Write out exactly the lines from the start of the entries through the one that contains "(ebook) A Billion Days Of Earth", including both.

[[ TASK MATERIAL open ]]

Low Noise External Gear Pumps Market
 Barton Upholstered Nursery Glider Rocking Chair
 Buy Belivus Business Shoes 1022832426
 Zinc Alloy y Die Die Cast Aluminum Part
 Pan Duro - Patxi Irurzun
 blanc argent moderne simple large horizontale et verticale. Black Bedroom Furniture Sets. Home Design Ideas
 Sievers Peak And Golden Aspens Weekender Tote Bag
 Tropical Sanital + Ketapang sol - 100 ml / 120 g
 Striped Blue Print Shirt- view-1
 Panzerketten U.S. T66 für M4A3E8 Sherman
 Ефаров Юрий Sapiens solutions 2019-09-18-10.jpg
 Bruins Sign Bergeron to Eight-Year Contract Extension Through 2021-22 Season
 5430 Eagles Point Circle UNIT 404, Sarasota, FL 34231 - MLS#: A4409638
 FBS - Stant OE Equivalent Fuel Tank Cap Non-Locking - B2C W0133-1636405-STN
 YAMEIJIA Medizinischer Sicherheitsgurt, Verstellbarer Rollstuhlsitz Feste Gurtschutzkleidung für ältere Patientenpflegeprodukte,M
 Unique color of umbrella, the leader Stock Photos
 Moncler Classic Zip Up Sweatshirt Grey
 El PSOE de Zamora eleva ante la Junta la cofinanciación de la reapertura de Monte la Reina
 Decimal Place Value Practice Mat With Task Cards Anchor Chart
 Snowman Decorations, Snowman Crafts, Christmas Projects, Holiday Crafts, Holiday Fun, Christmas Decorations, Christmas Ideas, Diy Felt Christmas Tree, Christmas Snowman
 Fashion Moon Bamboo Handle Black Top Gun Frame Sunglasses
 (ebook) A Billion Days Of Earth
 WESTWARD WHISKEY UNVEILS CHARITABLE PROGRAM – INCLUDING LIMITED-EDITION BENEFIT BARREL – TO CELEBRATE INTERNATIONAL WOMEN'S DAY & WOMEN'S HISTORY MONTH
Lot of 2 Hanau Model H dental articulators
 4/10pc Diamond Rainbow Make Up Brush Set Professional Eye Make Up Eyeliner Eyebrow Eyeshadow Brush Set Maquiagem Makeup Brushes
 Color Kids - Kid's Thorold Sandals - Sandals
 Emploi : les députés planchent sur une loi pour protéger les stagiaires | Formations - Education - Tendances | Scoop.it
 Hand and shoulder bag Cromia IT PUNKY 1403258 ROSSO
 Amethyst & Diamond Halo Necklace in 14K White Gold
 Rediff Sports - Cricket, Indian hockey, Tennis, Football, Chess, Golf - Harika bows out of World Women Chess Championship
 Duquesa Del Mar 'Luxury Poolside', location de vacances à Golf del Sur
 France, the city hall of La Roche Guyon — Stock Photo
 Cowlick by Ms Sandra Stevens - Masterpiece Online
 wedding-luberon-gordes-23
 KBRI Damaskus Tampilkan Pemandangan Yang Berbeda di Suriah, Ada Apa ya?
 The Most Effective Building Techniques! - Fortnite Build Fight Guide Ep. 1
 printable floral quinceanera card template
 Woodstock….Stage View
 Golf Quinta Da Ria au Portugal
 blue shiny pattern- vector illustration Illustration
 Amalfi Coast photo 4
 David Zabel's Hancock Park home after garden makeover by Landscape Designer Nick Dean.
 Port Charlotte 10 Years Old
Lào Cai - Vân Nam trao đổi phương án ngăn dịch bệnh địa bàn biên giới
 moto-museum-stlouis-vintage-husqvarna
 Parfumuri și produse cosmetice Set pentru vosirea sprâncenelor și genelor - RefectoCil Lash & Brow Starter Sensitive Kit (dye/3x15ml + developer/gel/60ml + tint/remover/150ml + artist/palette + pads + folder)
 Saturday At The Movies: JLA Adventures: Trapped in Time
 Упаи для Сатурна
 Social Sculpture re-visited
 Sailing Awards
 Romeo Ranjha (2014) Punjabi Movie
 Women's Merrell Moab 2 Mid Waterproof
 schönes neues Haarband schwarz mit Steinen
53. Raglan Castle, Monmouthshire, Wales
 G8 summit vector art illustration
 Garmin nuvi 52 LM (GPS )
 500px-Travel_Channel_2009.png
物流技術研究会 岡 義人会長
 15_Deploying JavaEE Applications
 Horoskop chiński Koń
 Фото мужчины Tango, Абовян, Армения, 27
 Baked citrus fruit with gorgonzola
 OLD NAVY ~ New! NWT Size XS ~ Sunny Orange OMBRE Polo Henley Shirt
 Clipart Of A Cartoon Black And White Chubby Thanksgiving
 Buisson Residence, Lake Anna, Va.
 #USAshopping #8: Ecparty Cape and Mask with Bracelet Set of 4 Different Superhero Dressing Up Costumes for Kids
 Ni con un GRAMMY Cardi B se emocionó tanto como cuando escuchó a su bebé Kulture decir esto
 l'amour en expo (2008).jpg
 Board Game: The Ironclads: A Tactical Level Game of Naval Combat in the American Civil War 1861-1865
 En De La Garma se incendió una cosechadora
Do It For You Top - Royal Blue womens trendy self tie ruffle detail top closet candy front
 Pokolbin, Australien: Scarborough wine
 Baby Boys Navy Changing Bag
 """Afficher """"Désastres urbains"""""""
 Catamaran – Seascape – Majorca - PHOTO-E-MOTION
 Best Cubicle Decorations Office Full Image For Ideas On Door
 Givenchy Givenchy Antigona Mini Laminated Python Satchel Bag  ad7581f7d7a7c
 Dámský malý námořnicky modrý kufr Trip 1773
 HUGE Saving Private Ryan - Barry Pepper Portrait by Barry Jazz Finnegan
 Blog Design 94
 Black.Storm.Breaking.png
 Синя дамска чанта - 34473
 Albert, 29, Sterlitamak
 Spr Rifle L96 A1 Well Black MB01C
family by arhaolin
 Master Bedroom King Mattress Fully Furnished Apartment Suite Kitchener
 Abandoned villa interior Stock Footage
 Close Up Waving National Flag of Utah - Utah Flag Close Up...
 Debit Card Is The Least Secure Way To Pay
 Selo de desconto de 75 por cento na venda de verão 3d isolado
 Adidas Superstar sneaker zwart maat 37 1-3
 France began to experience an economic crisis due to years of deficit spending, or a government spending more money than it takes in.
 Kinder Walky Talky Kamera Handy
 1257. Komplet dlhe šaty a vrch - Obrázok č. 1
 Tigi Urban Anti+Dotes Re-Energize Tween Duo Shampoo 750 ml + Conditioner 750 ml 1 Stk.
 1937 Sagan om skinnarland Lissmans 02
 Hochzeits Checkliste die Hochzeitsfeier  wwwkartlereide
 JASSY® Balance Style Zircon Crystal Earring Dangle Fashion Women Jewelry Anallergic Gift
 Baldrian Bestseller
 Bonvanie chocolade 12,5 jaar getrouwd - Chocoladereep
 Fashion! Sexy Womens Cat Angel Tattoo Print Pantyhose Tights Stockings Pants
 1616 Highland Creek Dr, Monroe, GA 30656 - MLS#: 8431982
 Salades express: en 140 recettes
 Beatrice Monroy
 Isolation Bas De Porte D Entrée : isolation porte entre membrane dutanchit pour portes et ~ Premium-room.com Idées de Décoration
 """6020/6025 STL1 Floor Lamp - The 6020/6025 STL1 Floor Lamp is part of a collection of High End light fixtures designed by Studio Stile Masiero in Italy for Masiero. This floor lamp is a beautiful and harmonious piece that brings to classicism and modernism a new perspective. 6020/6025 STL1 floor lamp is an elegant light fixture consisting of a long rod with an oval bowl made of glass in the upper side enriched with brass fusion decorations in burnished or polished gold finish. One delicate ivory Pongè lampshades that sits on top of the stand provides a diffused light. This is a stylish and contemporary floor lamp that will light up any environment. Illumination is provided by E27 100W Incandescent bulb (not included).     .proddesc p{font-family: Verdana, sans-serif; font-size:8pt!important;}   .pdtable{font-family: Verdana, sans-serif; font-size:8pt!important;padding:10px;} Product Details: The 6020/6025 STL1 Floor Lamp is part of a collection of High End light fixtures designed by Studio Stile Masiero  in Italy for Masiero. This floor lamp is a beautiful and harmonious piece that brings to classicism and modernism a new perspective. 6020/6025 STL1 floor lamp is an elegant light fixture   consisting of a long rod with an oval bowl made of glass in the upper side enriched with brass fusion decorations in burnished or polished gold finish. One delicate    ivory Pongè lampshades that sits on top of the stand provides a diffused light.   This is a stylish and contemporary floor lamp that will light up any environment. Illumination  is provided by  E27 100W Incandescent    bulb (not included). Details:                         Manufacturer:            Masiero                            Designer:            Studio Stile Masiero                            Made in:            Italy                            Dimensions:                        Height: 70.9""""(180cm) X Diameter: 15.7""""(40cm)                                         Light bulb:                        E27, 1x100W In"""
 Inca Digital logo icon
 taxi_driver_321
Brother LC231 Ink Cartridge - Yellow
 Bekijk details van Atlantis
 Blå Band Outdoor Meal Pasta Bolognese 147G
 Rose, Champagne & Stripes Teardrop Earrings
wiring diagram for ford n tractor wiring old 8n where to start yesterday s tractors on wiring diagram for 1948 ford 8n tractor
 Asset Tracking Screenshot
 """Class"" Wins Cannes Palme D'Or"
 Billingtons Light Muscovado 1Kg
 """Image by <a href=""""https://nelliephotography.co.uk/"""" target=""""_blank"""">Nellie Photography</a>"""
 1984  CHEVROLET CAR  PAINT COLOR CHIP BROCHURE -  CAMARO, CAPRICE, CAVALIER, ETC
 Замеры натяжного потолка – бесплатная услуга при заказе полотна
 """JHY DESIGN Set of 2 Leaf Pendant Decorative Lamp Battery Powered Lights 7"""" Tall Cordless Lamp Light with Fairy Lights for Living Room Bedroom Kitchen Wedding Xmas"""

[[ TASK MATERIAL closed ]]

*EXPECTED OUTPUT*.
Low Noise External Gear Pumps Market
 Barton Upholstered Nursery Glider Rocking Chair
 Buy Belivus Business Shoes 1022832426
 Zinc Alloy y Die Die Cast Aluminum Part
 Pan Duro - Patxi Irurzun
 blanc argent moderne simple large horizontale et verticale. Black Bedroom Furniture Sets. Home Design Ideas
 Sievers Peak And Golden Aspens Weekender Tote Bag
 Tropical Sanital + Ketapang sol - 100 ml / 120 g
 Striped Blue Print Shirt- view-1
 Panzerketten U.S. T66 für M4A3E8 Sherman
 Ефаров Юрий Sapiens solutions 2019-09-18-10.jpg
 Bruins Sign Bergeron to Eight-Year Contract Extension Through 2021-22 Season
 5430 Eagles Point Circle UNIT 404, Sarasota, FL 34231 - MLS#: A4409638
 FBS - Stant OE Equivalent Fuel Tank Cap Non-Locking - B2C W0133-1636405-STN
 YAMEIJIA Medizinischer Sicherheitsgurt, Verstellbarer Rollstuhlsitz Feste Gurtschutzkleidung für ältere Patientenpflegeprodukte,M
 Unique color of umbrella, the leader Stock Photos
 Moncler Classic Zip Up Sweatshirt Grey
 El PSOE de Zamora eleva ante la Junta la cofinanciación de la reapertura de Monte la Reina
 Decimal Place Value Practice Mat With Task Cards Anchor Chart
 Snowman Decorations, Snowman Crafts, Christmas Projects, Holiday Crafts, Holiday Fun, Christmas Decorations, Christmas Ideas, Diy Felt Christmas Tree, Christmas Snowman
 Fashion Moon Bamboo Handle Black Top Gun Frame Sunglasses
 (ebook) A Billion Days Of Earth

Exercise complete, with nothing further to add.